• **页面正文**
━━━━━━━━

In [4]:
import numpy as np
import pandas as pd
from collections import Counter
from math import sqrt
from matplotlib import pyplot as plt

from sklearn.datasets import load_iris

iris = load_iris()

X = iris.data
y = iris.target
labels = iris.target_names

def euclidean_distance(x1, x2):
    return np.sqrt(np.sum((x1 - x2) ** 2))

In [5]:
def k_means(X,K,max_iters=100,tol=1e-4,random_state = None):
    np.random.seed(random_state)
    n_samples, n_features = X.shape

    # 随机选k个点作为初始中心点
    indices = np.random.choice(n_samples, K, replace=False)
    centroids = X[indices,:].copy()

    cluster_assignments = np.zeros(n_samples,dtype=np.int32)
    for _ in range(max_iters):
        for i in range(n_samples):
            distances = [euclidean_distance(X[i],c) for c in centroids]
            # 离第i个样本最近的中心点的索引
            cluster_assignments[i] = np.argmin(distances)

        new_centroids = np.zeros((K,n_features))

━━━━━━━━

• **任务要求**
接着上文 K 均值聚类的代码，从最后一行之后往下续写。

• **数据摘录**
━━━━━━━━

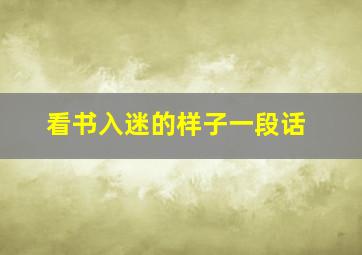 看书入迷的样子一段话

━━━━━━━━

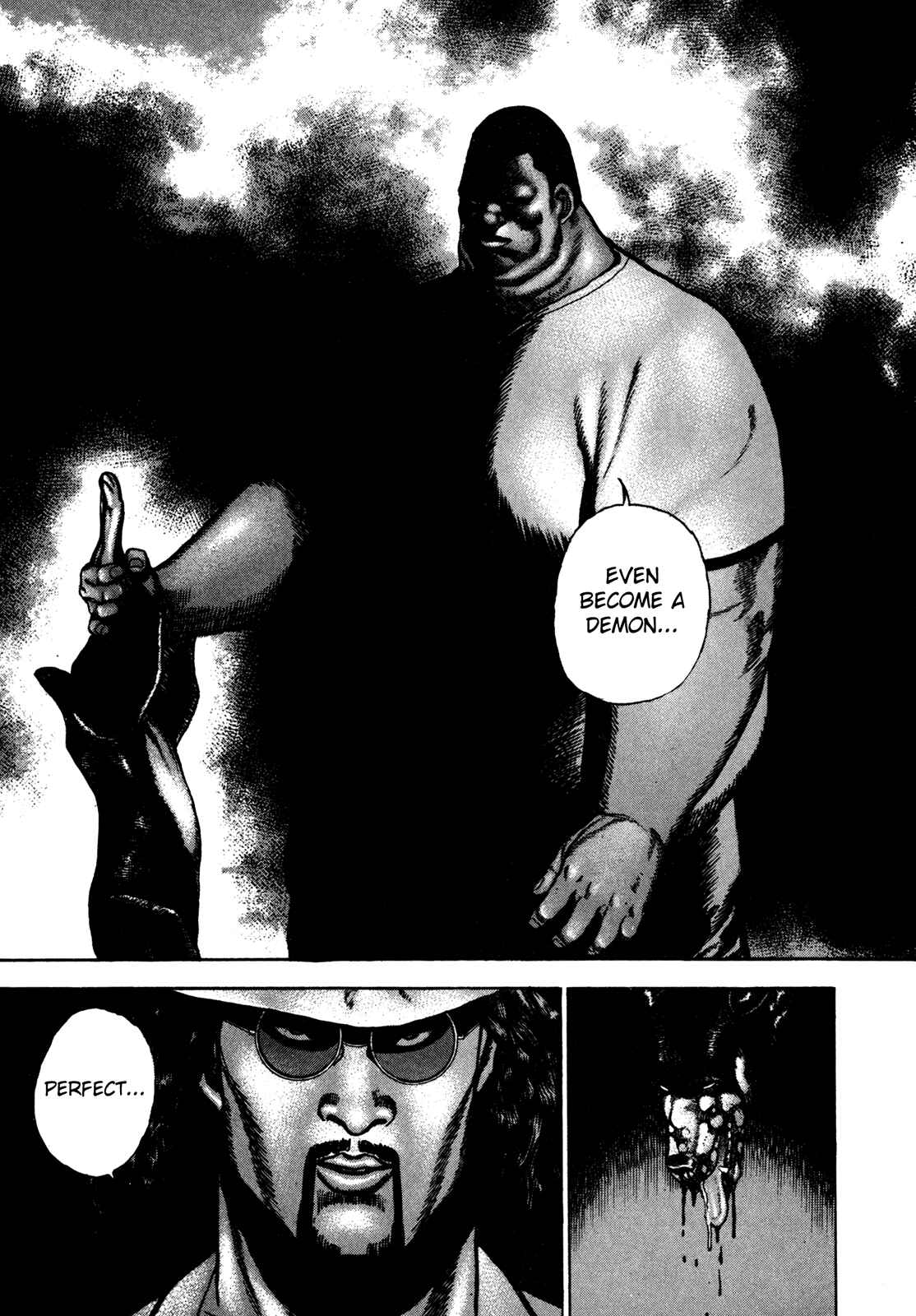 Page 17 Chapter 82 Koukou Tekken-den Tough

━━━━━━━━

• **练习输出**
        for k in range(K):
            points_in_cluster = X[cluster_assignments == k]
            if len(points_in_cluster) > 0:
                    new_centroids[k] = np.mean(points_in_cluster,axis=0)
            else:
                new_centroids[k] = X[np.random.choice(n_samples)]

        shift = np.sum(np.sqrt(np.sum((new_centroids - centroids) ** 2,axis=1)))
        if shift < tol:
            break
    return cluster_assignments,centroids


In [7]:
def main():
    k=3
    assignments,centroids = k_means(X,k,random_state=42)
    print(f"K-means cluster assignments: {Counter(assignments)}")

if __name__ == "__main__":
    main()

K-means cluster assignments: Counter({0: 84, 1: 50, 2: 16})